- [Supplied records]
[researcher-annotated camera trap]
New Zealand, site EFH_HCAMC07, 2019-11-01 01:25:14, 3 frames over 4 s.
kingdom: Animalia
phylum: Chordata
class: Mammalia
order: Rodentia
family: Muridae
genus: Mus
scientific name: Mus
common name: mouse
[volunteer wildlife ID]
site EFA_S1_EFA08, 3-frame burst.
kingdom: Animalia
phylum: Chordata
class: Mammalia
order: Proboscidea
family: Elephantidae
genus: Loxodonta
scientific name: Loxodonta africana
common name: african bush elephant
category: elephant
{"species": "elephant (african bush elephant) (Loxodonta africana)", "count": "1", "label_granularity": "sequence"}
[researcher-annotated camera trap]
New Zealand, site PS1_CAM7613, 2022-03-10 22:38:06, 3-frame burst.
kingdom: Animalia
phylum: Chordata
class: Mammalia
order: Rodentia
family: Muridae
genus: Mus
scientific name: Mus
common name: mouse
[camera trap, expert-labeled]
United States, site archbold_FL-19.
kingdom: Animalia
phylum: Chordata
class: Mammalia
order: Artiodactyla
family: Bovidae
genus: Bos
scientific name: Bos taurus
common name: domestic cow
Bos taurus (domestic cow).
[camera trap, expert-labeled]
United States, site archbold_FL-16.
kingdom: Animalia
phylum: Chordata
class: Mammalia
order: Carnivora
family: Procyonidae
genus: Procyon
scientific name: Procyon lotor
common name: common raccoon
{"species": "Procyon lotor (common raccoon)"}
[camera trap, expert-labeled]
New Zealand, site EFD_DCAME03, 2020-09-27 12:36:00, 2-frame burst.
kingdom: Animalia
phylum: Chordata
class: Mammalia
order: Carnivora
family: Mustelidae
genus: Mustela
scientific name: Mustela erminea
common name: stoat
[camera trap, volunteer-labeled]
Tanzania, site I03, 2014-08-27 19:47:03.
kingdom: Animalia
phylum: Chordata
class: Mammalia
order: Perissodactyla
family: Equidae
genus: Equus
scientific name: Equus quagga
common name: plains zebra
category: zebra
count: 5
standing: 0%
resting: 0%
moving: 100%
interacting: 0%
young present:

- [Work instruction] Run a filter over the data above and keep each line that contains the word "Zealand".

- [Reply]
New Zealand, site EFH_HCAMC07, 2019-11-01 01:25:14, 3 frames over 4 s.
New Zealand, site PS1_CAM7613, 2022-03-10 22:38:06, 3-frame burst.
New Zealand, site EFD_DCAME03, 2020-09-27 12:36:00, 2-frame burst.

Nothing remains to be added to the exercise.